23] The Memory of That Day

Start from the beginning
                                    

Serius? Harus sejauh inikah Jihyo bertindak seakan mereka baik-baik saja? Seperti Jungkook dan Jian tak pernah terlibat dalam satu hubungan.

Namun, gadis itu tetap berlalu menuju dapur untuk mengambil piring dan alat makan. Memberi kode pada Jimin untuk segera duduk di sofa. Mencoba keras menghindari kontak mata dengan Jeon Jungkook yang tidak berhenti memberi sorot sendu sarat kerinduan padanya.

Terhitung satu pekan setelah hari itu, hari di mana Jian menyudahi semuanya, tidak ada satu hari pun yang Jungkook lewati untuk mengirim pesan singkat atau menghubunginya. Akan tetapi, Jian sudah bertekad, keputusannya pun telah bulat. Saat ini, kembali pada Jungkook hanya akan menebar racun bagi mereka semua. Dan Jian tak ingin hal itu semakin menjadi-jadi. Ia ingin ketenangan saat ini. Demi bayinya.

Keempatnya duduk bersama di sofa, Jimin dan Jian bersebelahan, sementara Jungkook dan Jihyo bersebelahan. Saling berhadapan. Canggung sekali atmosfer yang terjalin di antara mereka. Belum lagi menyadari bahwa Jungkook tidak berhenti menatapnya, memperhatikan gerak-geriknya penuh pengawasan. Ada raut cemburu yang kentara jelas tiapkali Jian berinteraksi dengan Jimin.

"Ayah dan Ibu mungkin besok akan ke sini," kata Jihyo memecah keheningan. Mereka menikmati jajangmyeon yang Jihyo bawa.

"Ya." Jian menyahut, agak kurang berselera dengan jajangmyeon. Entah kenapa perutnya terasa mual kali ini.

Gadis itu beranjak dari sofa, menuju wastafel di dapur. Tidak tahu kalau Jungkook dan Jimin secara bersamaan ikut berdiri, berniat menghampiri Jian dengan sorot penuh kecemasan. Terlebih Jungkook. Akan tetapi, langkah pemuda Jeon itu tertahan manakala Jihyo menahan tangannya. Membiarkan Jimin yang menyusul Jian, memijat tengkuk leher gadis itu kendati yang keluar hanya air saja dari perutnya.

Jian pucat pasi. Perutnya seperti dikoyak hingga menimbulkan rasa mual luar biasa. Sangat tidak berselera untuk melanjutkan makanannya. Gadis itu malah memilih meneguk air putih hingga tandas nyaris setengahnya.

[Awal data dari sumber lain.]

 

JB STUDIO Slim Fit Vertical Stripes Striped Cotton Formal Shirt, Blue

Memandang Jimin lesu sebelum melarikan sorotnya pada Jungkook yang masih berdiri mematung, cemas pada kondisinya, namun ada Jihyo yang menahan pria itu.

"Aku ingin istirahat. Kalian selesaikan saja makan siangnya."

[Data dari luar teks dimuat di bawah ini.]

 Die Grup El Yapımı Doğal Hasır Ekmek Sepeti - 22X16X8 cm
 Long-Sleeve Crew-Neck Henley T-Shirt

Jian menukas cuek, mengabaikan kekhawatiran yang disiratkan oleh Jimin. Gadis itu hendak berlalu menuju kamar, satu tangannya sudah berada di gagang pintu tatkala suara Jeon Jungkook terdengar, memecah keheningan sekaligus kecanggungan yang mencekam di sana.

"Bisakah kau berhenti bersikap semuanya baik-baik saja?! Bagaimana jika bayi itu ... anakku? Kau tetap akan meninggalkanku?!"

Putus asa sekali pemuda Jeon itu berseru. Menyentak tangan Jihyo yang masih menahan pergelangan tangannya. Kaki panjangnya melangkah menghampiri Jian, nyaris menarik gadis itu ke dalam dekapannya jika saja Jimin tidak menghadang disusul suara nyaring Jihyo yang melenggar di penjuru sudut ruangan.

"Kenapa tidak kau bunuh saja aku, Jeon Jungkook?! Kenapa kau memperlakukanku seburuk ini, Sialan?!" Jihyo berteriak dengan tangisnya.

Jungkook tidak mampu berkutik seperkian detik setelah mendengar teriakan itu. Disusul oleh tangis rintih Jian dalam dekapan Jimin.

"Berhenti. Aku mohon berhenti, Jeon. Kau dan aku sudah berakhir."

Samar-samar suara Jian terdengar sebelum gadis itu tak sadarkan diri dalam pelukan Jimin, nyaris saja jatuh jika Jimin tidak dengan sigap menangkap tubuh mungilnya.

Jungkook benar-benar tak bisa berbuat apapun selain mematung, kepalanya jatuh tertunduk dengan satu tetes air mata yang perlahan jatuh bergulir di pipi. Putus asa. Terluka. Tidak bisa berhenti untuk tak berharap bisa menggapai Jian dalam rengkuhannya lagi.